Bydureon is designed to deliver the GLP-1 agonist exenatide, which is slowly released from small microspheres throughout the week and can be taken any time of the day with or without meals, according to the company. Using a pen instead of a self-injection can make the process much simpler.

"This system eliminates the need for the patient to transfer the medication between a vial and syringe during the self-injection process," Davis wrote.

The pen should be available to patients in the U.S. later this year, the company said.
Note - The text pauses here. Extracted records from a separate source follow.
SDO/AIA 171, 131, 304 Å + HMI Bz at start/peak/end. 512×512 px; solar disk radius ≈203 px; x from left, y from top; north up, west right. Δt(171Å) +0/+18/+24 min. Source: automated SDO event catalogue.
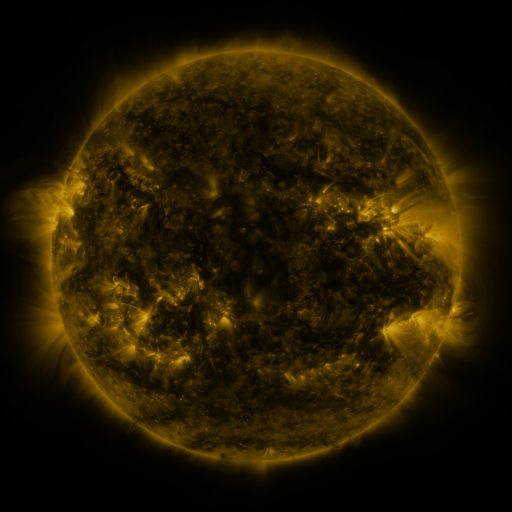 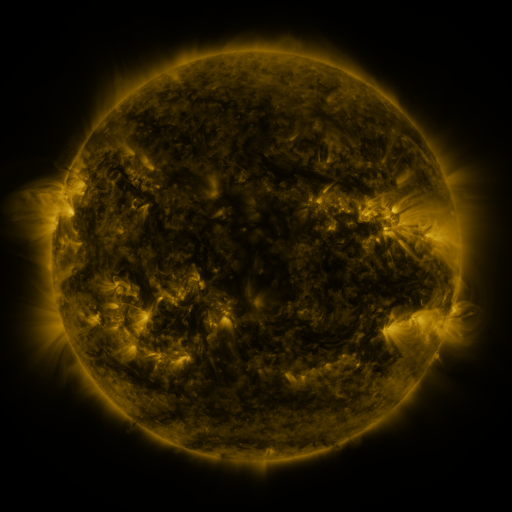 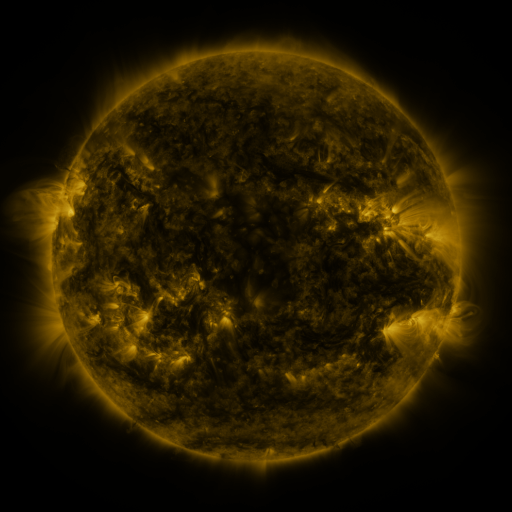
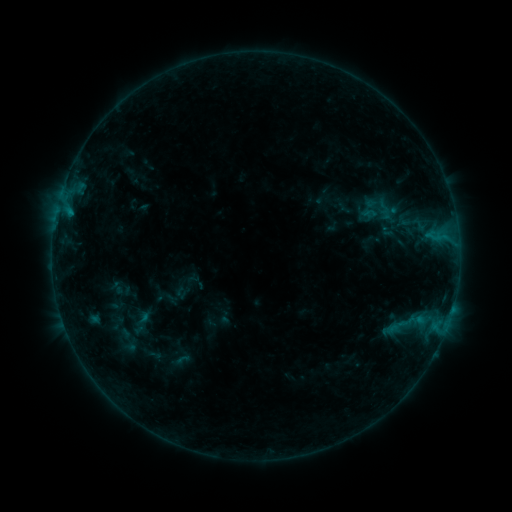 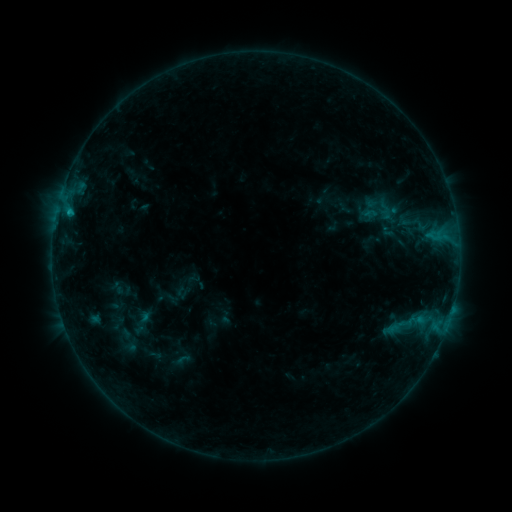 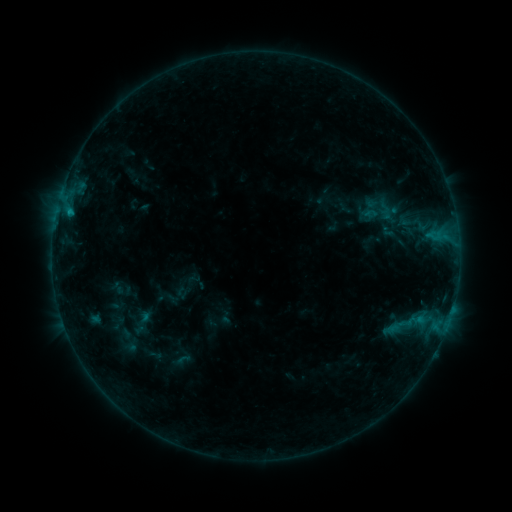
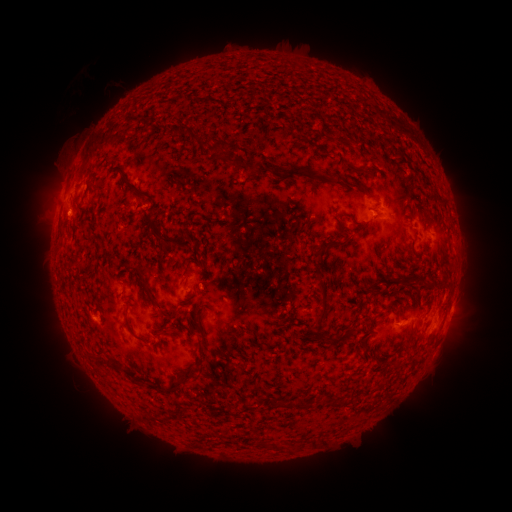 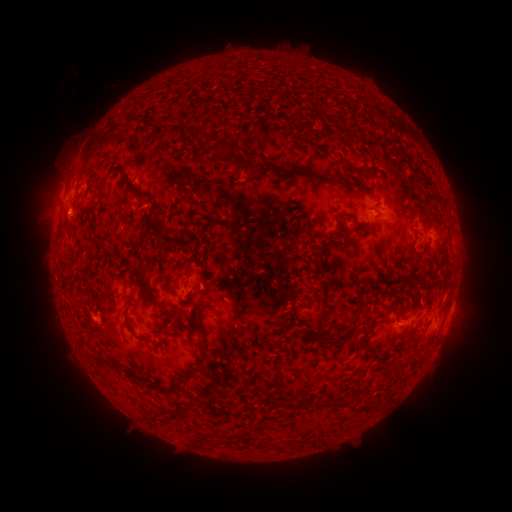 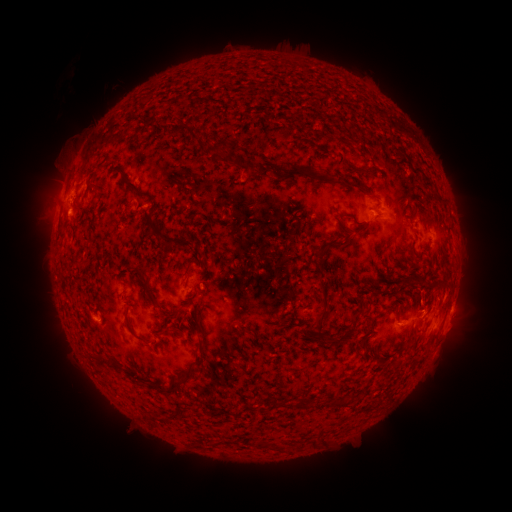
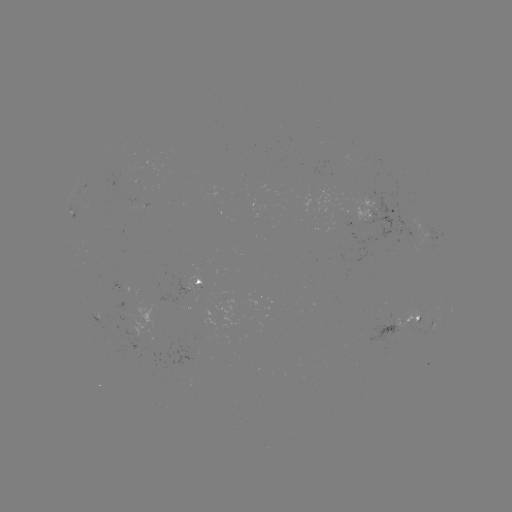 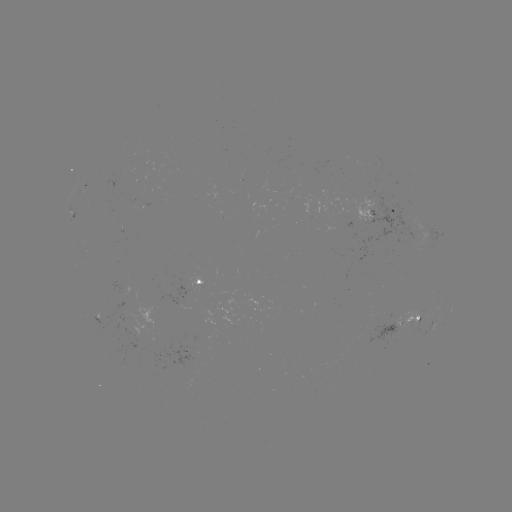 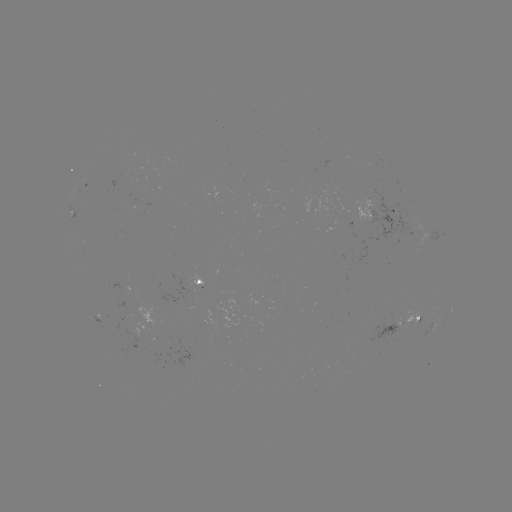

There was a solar flare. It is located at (68, 212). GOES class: B4.7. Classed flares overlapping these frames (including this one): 1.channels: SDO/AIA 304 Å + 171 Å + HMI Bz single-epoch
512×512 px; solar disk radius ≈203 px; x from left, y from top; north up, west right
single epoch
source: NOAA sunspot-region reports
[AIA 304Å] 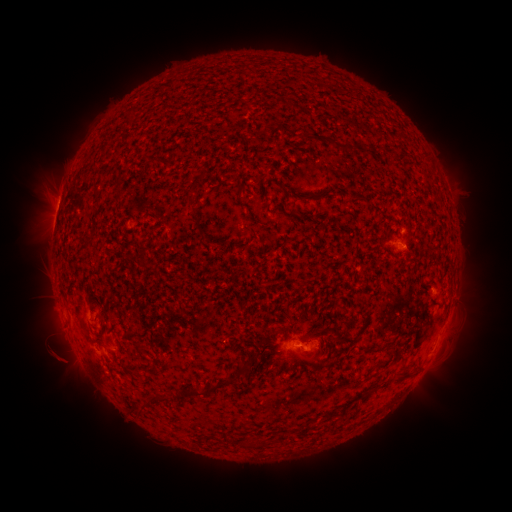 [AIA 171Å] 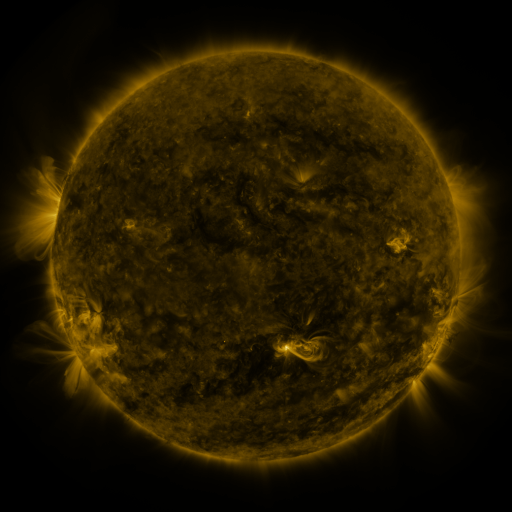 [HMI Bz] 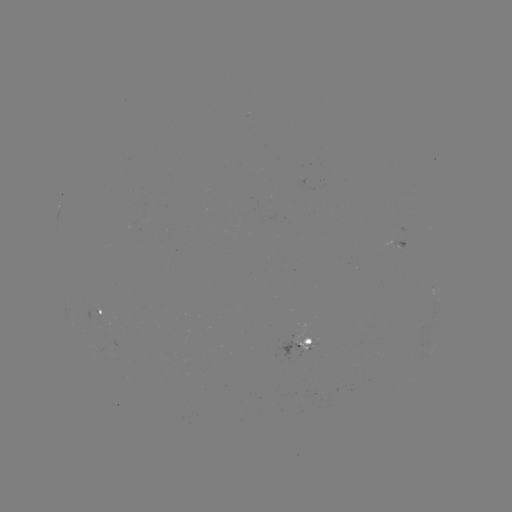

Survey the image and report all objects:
spotted active region: (454, 297)
spotted active region: (99, 314)
spotted active region: (299, 342)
AstraZeneca also sells an immediate-release version of the GLP-1 agonist called Byetta, which is already available in a pen injector. Between the two treatments, the British-Swedish company is looking to turn its diabetes business into a market leader, though it lags behind Novo Nordisk's ($NVO) once-daily, pen-injected Victoza, according to a PMLive story this week.

AstraZeneca is looking to improve upon the delivery concept for Bydureon, gunning for approval of an autoinjector device next year and, in the longer game, developing a once-monthly version of the drug, chief medical officer Briggs Morrison told PMLive.

"We are pleased to receive approval for the Bydureon Pen which can provide a powerful reduction in blood glucose levels along with the potential benefit of weight loss, through a once-weekly dose in a prefilled device," Morrison said in a statement.